Türkiye İran Gibi Olur mu?

Son günlerde herkeste bir tedirginlik var. Dostlarım “Acaba Türkiye İran gibi olur mu?” diye soruyorlar. Ben bunun cevabı için Batı’nın ülkemize biçtiği rolün iyi tahlil edilmesi gerektiğine inanıyorum.

Daha önce “Yaşadığımız Günlerin Mimarları Ve Ilımlı İslam” başlıklı bir yazı yazmıştım. O yazıda daha 1990’lı yıllarda batı dünyasının ve de özellikle Amerika’nın günümüzün Türkiye’sine nasıl bir rol biçtiği belli oluyordu.




Laiklikle Barışmaktan Başka Çare Kalmıyor

O yazıda merhum gazeteci Ufuk Güldemir’in sorularını cevaplayan CIA Ortadoğu Dairesi eski Sorumlusu ve Büyük Ortadoğu Projesi Baş Mimarı Graham Fuller şöyle diyordu:

“Mısır'daki, diğer Arap ülkelerindeki İslâmî hareket, ‘İslâm tariktir’ diyor. Yani ‘yolumuz odur’ diyor. Bunu söyleyebilirler, ama bu kanıtlanmış bir gerçek değildir. Hele siyasi bir program hiç değildir.

Siyasi yaşama katılıp sanat, vergi, sağlık, eğitim, sanayi politikalarının spesifik hatlarını açıklamak zorunda kaldıklarında, lâiklikle barışmaktan başka çare bulamıyorlar. O zaman İslâm'ın arkasına saklanma imkânları kalmıyor. Somutlaşmak durumunda kalıyorlar. Somutlaşma da uzlaşmayı beraberinde getiriyor.

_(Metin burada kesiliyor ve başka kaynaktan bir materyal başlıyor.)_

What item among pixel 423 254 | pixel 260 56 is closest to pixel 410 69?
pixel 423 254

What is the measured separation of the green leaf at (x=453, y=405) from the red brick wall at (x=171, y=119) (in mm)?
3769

Eğer şiddete başvuran, devleti yıkıp İslâmî diktatörlük kurmak isteyen bir eğilim varsa ki bu çok olumsuzdur, o zaman demokratik devlet elbette güvenliğini sağlayacak adımları atar.

Zaten İslâmî harekâtın önündeki en büyük görev de inançları çağa uyarlamaktır. Diğer yandan İslâm'ın bir de özel yaşamda yeri var ki, o ayrı bir konu ve her zaman teşvik edilmeli. İster İslâm, ister Hıristiyanlık olsun, din birey yaşamındaki ahlâkî değerleri güçlendiriyor. Ama din siyasete soyununca o zaman gerçekçi bazı ‘tavizler’ vermesi gerekiyor.”

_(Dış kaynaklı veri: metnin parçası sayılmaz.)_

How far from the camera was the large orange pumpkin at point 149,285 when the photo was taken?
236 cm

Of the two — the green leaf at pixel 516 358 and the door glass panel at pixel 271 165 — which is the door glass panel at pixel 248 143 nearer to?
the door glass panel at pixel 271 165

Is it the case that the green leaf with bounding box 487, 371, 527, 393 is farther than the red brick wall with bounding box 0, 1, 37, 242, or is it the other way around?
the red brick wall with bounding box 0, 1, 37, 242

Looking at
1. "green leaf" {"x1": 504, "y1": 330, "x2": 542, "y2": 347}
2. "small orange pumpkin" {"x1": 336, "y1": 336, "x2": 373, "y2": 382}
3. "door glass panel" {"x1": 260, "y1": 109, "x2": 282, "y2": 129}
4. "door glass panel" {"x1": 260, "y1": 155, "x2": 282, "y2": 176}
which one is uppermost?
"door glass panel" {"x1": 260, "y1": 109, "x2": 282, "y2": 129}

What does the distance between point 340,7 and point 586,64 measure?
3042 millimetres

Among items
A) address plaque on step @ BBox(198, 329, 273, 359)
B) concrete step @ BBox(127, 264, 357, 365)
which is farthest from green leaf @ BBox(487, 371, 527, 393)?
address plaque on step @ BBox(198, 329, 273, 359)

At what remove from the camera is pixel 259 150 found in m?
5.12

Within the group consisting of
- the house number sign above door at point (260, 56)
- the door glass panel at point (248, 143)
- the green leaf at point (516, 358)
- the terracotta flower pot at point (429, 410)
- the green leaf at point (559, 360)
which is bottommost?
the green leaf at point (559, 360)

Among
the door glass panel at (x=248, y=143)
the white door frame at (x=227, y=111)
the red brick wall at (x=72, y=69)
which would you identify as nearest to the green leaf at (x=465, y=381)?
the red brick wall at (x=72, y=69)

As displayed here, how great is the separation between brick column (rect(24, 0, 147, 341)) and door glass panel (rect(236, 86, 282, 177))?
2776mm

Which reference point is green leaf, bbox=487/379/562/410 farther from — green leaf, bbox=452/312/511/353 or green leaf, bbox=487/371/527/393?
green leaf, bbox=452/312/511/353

Başkan Clinton’a Göre Türkiye

Konuyu daha da berraklaştırmak için ABD Başkanı Bill Clinton’un 8 Kasım 1999’da Türkiye’yi ziyaret etmeden önce Georgetown Üniversitesi Herbert Quandt (BMW) Merkezinde verdiği konferans notuna bir göz atmakta yarar var.

“Türkiye'ye gittiğimde onlara 20. yüzyıl tarihinin acısıyla tatlısıyla Osmanlı İmparatorluğunun I. Dünya Savaşı öncesi ve sonrasında yıkılış tarzı ve Avrupalı güçlerin bu süreçte aldıkları kararlarla şekillendiğini anlatacağım.

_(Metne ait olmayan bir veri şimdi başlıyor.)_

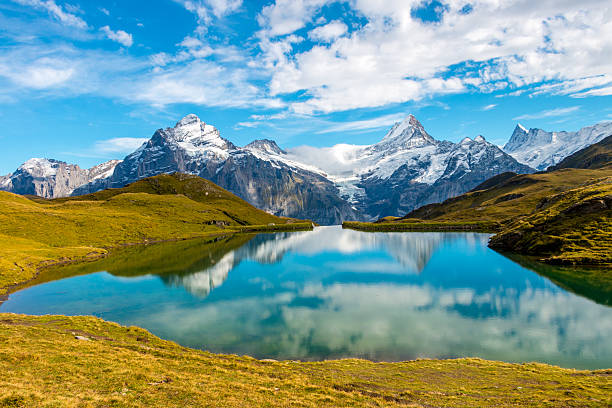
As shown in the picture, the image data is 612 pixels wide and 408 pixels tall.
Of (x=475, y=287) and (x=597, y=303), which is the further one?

İnanıyorum ki, önümüzdeki yüzyılda önemli ölçüde Türkiye'nin geleceğini, günümüz ve gelecekteki rolünü tanımlama tarzıyla şekillenecektir.

Zira Türkiye, Avrupa, Ortadoğu ve Orta Asya'nın tam kesiştiği noktada bulunmaktadır, dolayısıyla Türkiye, Avrupa'nın bir parçası olarak istikrarlı, demokratik, laik bir İslam ülkesi olma özelliğini koruduğu takdirde şüphesiz çok daha ümitli bir geleceğe kavuşuruz.”

Demokrat, Laik ve İslam

Gördüğünüz gibi Türkiye’ye biçilen rolde istikrarlı bir şekilde yürütülmesi gereken üç ana unsur vardır. “Demokrasi, laiklik ve din”. Bu unsurlar olmadığı veya demokrasi ve laiklik gibi unsurlardan biri veya birkaçı eksik olduğu taktirde, sadece iç güçlerin değil, dışarıdaki süper güçlerin de Türkiye’ye belli yöntemlerle müdahale edeceği kuvvetli bir varsayımdır. Nitekim son günlerde benzer müdahaleleri de görüyoruz.

Bu nedenle ben Türkiye’nin İran tarzı bir İslam devleti olabileceğini düşünmüyorum. Ancak son günlerde Cizre’den gelen PKK ile ilgili tatsız haberleri gördükçe, ABD Büyükelçisi’nin zamansız Güneydoğu seyahatini de dikkate alıp, Türkiye’nin bölünmesi ve istikrarı açısından derin endişeler taşıyorum. Bakalım bu tatsız oyun nereye kadar gidecek?